第23章 ご城下らぷそでぃ【S×O】
政務に忙しくしている間に、あっという間にその日なった。
まあ、わざと政務に没頭していたのだけれど…
初めてこんな、弱気になった。
さとは、
来るのだろうか…
私の不安など気にも止めない和也は、さとの素性を調べさせたり、その日の段取りを決めたりした。
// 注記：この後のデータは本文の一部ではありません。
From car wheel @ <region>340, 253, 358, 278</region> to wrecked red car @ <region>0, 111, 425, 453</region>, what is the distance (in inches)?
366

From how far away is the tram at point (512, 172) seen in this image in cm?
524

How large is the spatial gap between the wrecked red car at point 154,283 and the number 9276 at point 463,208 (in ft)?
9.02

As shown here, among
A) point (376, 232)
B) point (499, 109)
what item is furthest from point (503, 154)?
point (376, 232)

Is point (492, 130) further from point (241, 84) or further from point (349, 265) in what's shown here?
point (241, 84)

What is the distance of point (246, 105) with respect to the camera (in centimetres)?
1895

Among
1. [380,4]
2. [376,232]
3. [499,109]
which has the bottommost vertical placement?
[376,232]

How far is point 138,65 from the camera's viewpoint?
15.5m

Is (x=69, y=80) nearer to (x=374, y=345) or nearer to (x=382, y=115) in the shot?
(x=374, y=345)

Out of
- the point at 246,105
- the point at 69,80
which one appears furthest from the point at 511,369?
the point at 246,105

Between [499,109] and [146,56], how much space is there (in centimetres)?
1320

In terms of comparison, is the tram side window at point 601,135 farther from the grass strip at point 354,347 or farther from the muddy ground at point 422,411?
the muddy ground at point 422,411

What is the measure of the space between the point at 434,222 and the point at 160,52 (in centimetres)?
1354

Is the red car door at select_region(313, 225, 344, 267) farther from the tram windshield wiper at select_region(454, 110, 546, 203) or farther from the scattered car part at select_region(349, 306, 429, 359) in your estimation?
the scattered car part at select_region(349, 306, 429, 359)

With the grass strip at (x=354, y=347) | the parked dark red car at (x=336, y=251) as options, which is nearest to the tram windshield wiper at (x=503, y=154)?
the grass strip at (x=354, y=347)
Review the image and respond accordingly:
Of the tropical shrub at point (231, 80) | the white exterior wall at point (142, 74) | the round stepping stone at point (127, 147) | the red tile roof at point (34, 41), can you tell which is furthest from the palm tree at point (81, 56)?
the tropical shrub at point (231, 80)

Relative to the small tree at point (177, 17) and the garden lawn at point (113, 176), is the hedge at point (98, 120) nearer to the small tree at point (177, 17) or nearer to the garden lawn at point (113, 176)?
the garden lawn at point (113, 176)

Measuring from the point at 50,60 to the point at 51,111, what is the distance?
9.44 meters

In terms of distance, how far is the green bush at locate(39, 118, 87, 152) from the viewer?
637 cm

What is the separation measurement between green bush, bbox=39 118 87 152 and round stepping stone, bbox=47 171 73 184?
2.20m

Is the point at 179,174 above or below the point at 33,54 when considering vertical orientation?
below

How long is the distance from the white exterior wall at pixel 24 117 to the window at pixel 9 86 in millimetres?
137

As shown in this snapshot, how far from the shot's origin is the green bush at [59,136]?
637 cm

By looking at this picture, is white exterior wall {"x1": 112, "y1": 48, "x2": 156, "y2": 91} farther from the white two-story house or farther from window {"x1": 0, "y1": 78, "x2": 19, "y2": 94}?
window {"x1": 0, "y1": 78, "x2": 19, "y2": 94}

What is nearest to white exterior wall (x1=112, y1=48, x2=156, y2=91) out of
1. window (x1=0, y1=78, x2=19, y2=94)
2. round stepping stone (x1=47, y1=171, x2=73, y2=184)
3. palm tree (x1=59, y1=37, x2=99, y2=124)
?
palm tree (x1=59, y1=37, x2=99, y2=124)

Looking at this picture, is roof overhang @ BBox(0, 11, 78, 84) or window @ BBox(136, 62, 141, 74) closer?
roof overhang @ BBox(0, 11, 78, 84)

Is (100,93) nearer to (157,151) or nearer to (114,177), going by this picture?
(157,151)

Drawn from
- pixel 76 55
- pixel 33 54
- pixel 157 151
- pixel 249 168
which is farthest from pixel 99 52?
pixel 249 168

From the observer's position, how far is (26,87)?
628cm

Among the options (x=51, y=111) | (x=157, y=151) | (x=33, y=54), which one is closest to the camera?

「翔さま、さと様の素性は確かでした。城下でも三本の指に入る大棚の娘でした。
廻船問屋の大野屋といえば、大奥とも取引がありますし。
どうりで、今までの娘とは違う、品がありましたね〜」
…………
「お前、そんなに近くで見てないだろう…」
「遠目でも分かりますって!」
「………」
さと……
私を受け入れてくれるか?
いや。
それよりも、私との約束を忘れてはいないだろうか?
「さあ、参りましょうか?」
「お気を付けて。」
「うむ…」
「あ」
「なんだ」
「お帰りは遅くなっても大丈夫ですから。」
「……」
「どうか、ごゆるりと」
…………
ニタニタとする雅紀が見送る中、和と二人城下へと向かった。
「…全く…雅紀のやつ…」
「きっと雅紀さまも嬉しいんですよ。翔様が初めておなごに執着を見せたので」
いや、執着…
というわけでも…
「で」
「で?」
「私が始めにさと様と話しましょうか?」
「……」
和也は、さとに私との寝屋を伝え承諾を得るつもりなのだ。
いつもはそういう面倒なことは和也に任せていたし、それが当然だった。
だけと……
「さとは…さとだけは私が自分で…」
「………翔様…」
そう。
さとには自分で伝えたい…
どんな言葉で伝えるべきなのか、考えても全く分からなかったのだが。